There's no argument that HDDs still capture the capacity-hungry market segment; especially since SSDs cannot compete there. But the premium high-performance desktop storage enthusiast market is losing patience with Hard Disk Drive technology, and as a result those consumers are turning towards Solid State Drive technology in large numbers. This is exactly why the new SATA-III 6Gb/s interface and 64MB cache buffer was so important to desktop storage technology, and delivered at exactly the right time. Sure, this new bump in performance will add considerable boost to the HDD market, but at the same time it's no surprise that premier names in the industry have also invested in their own SSD solutions.

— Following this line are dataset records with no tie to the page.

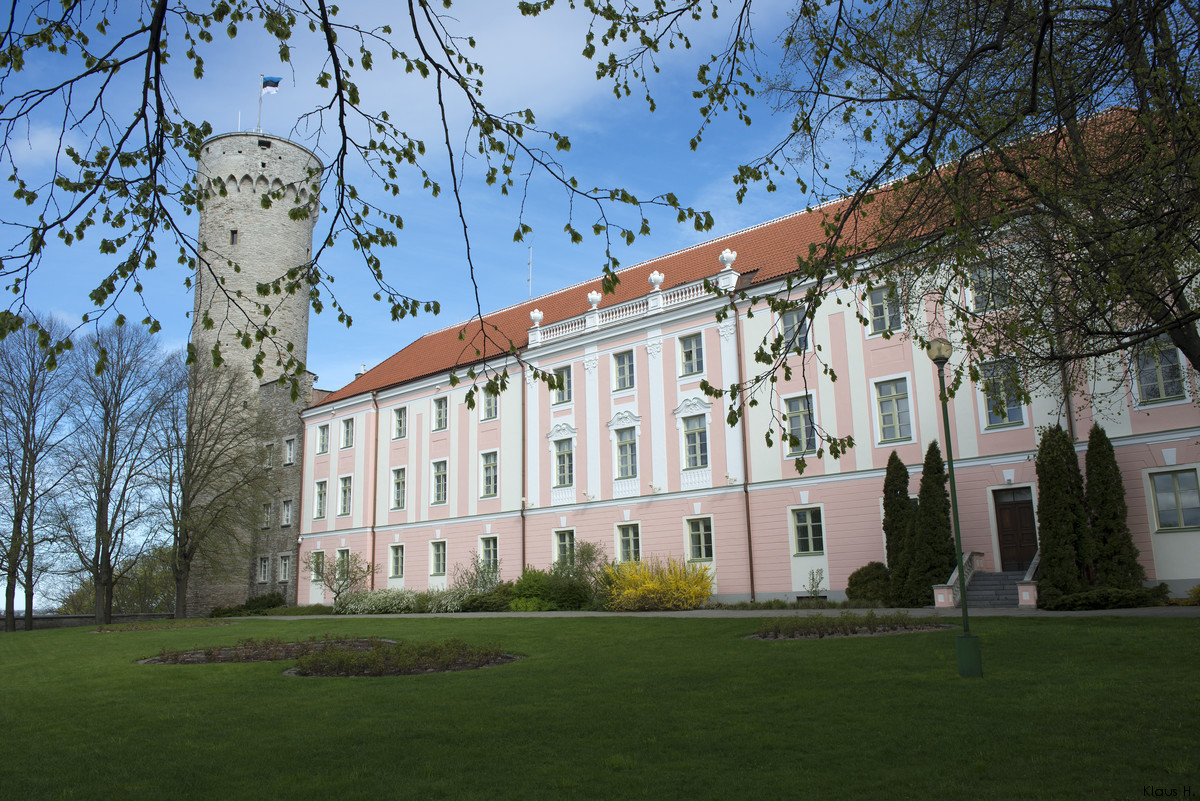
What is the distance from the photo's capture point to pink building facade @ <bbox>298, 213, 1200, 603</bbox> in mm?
21266

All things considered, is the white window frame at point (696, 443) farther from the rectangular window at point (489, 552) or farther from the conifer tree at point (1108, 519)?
the conifer tree at point (1108, 519)

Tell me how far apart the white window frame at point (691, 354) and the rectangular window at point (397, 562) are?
16477 mm

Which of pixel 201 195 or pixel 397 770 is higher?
pixel 201 195

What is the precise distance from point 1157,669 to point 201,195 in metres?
10.8

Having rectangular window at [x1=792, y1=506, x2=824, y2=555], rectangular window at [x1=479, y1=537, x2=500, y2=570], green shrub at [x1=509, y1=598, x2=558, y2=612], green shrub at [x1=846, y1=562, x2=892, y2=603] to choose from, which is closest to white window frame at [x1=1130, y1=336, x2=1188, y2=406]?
green shrub at [x1=846, y1=562, x2=892, y2=603]

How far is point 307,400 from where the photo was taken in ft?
149

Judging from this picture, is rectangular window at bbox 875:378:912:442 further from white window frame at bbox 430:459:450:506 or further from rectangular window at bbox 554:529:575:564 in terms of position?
white window frame at bbox 430:459:450:506

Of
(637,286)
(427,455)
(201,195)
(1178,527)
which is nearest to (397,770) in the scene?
(201,195)

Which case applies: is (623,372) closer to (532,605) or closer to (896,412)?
(532,605)

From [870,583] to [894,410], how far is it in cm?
504

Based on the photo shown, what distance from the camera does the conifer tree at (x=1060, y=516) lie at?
749 inches

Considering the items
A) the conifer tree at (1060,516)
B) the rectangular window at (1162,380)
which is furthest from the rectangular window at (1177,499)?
the conifer tree at (1060,516)

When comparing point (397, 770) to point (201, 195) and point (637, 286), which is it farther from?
point (637, 286)

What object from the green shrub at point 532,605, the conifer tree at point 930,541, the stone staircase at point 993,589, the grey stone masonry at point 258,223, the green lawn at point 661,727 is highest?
→ the grey stone masonry at point 258,223
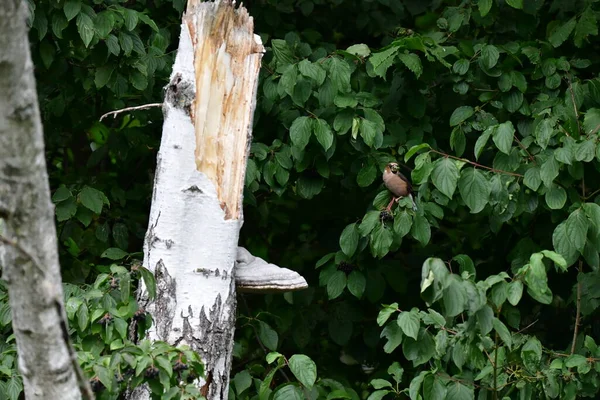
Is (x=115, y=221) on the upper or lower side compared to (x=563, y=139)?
lower

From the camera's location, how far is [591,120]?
3.76 m

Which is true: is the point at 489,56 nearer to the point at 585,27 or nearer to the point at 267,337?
the point at 585,27

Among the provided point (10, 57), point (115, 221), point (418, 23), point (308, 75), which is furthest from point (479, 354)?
point (418, 23)

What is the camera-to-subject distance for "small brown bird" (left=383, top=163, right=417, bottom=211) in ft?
12.4

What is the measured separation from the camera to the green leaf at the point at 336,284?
13.3ft

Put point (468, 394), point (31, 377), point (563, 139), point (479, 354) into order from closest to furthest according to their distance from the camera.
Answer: point (31, 377) → point (479, 354) → point (468, 394) → point (563, 139)

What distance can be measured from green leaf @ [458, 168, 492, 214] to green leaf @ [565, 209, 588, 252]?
1.05 feet

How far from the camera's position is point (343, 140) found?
160 inches

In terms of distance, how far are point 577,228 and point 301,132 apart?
3.68 feet

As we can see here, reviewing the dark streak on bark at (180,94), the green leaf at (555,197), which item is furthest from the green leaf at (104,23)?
the green leaf at (555,197)

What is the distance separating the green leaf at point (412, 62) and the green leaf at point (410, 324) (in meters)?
1.10

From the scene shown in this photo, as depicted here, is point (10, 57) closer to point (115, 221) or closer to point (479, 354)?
point (479, 354)

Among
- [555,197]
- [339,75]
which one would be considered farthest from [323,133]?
[555,197]

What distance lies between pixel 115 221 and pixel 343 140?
1.24 metres
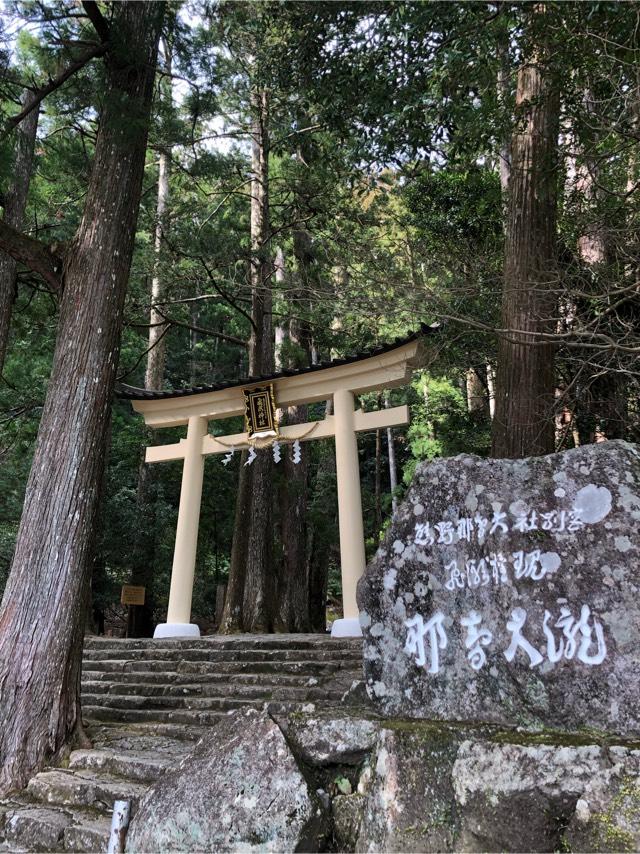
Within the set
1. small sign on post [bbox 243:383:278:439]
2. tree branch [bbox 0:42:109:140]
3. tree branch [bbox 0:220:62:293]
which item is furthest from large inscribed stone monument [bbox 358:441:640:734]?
small sign on post [bbox 243:383:278:439]

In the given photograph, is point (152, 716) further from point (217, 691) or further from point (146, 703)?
point (217, 691)

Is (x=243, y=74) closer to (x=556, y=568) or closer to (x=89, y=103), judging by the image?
(x=89, y=103)

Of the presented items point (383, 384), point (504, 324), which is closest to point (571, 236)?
point (504, 324)

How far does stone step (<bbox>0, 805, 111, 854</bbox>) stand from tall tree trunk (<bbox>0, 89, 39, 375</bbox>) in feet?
19.1

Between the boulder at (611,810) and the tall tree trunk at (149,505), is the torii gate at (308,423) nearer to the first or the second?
the tall tree trunk at (149,505)

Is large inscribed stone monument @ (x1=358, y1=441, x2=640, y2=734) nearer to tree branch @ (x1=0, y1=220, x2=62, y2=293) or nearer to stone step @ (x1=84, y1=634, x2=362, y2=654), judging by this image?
stone step @ (x1=84, y1=634, x2=362, y2=654)

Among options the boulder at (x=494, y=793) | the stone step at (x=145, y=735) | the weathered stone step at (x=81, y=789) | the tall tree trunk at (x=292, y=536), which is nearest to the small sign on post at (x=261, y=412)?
the tall tree trunk at (x=292, y=536)

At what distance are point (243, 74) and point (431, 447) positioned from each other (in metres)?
7.82

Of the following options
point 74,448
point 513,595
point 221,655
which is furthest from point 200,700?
point 513,595

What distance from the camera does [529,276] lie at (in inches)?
223

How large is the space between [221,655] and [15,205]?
20.5ft

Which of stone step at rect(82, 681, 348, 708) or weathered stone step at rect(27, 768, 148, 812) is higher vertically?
stone step at rect(82, 681, 348, 708)

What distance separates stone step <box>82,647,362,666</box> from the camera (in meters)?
6.33

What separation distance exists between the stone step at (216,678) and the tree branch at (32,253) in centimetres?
388
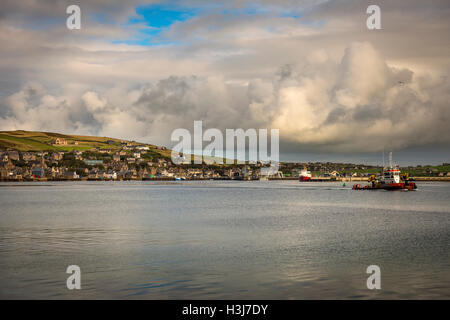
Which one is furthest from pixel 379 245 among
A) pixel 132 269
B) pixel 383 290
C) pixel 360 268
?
pixel 132 269

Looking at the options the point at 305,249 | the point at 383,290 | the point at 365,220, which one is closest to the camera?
the point at 383,290

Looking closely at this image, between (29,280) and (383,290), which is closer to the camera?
(383,290)

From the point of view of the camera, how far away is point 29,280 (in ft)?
68.7

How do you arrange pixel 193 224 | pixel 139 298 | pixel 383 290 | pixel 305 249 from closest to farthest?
pixel 139 298 < pixel 383 290 < pixel 305 249 < pixel 193 224

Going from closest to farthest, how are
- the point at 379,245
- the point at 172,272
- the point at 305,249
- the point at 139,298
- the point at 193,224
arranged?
the point at 139,298 → the point at 172,272 → the point at 305,249 → the point at 379,245 → the point at 193,224

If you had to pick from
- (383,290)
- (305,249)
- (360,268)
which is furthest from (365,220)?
(383,290)

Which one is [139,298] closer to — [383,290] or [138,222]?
[383,290]

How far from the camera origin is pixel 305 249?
102ft
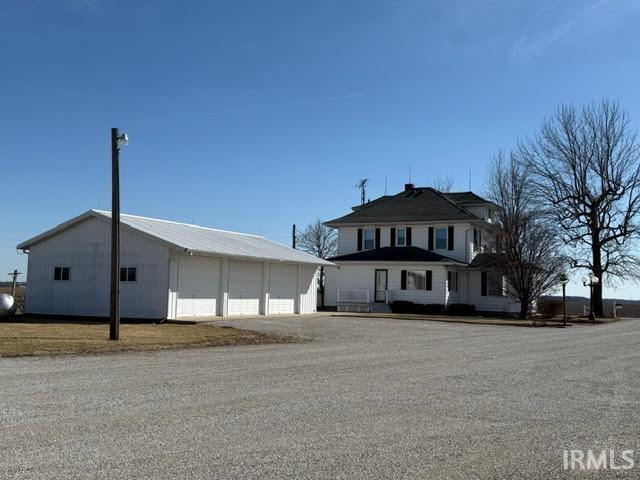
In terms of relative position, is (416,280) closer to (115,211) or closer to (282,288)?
(282,288)

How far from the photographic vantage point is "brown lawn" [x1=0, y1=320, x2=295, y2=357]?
15.9 metres

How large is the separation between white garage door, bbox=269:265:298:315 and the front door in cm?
944

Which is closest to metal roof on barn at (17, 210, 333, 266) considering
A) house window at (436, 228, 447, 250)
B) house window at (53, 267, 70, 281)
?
house window at (53, 267, 70, 281)

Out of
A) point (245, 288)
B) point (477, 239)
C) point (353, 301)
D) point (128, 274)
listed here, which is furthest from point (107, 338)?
point (477, 239)

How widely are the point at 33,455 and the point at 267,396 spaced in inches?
155

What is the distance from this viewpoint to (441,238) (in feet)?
145

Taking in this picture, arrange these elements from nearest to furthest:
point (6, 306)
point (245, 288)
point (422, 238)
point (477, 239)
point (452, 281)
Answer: point (6, 306)
point (245, 288)
point (452, 281)
point (422, 238)
point (477, 239)

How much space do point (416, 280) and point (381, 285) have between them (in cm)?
236

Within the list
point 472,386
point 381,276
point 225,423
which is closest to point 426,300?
point 381,276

Benchmark Reviews expects to have a Seagate Barracuda XT product sample in October (2009), and we'll soon see just exactly how much more the new 6.0 GB/s interface adds to sustained file transfers on our ASUS P7P55D Premium test motherboard. There's no question that the increase from 32- to 64MB of internal cache buffer will improve the drives overall quickness, but which deserves the credit: 64MB cache or SATA-III 6Gbps? Seagate's David Burks explained that both are to be thanked. Cache gives the biggest boost, but once that cache is saturated with file(s), the larger bandwidth pipeline helps to transfer files to and from the disk. Furthermore, enthusiasts can 'short-stroke' the drive to make use of only the outer platter by using Seagate's SeaTools software.
Currently the Seagate SeaTools software only allows users to define a Logical Block Address (LBA) range, which can then be saved onto the drive's firmware. As of now this process requires an enthusiast to understand the total capacity of their drive in order to assign a short-stroke setting, but Seagate already has enthusiast how-to guides in the works. Taking a moment to step back and view the big picture, this could be Seagate's last stab at competing against the 10,000RPM WD VelociRaptor before launching their own SSD product line.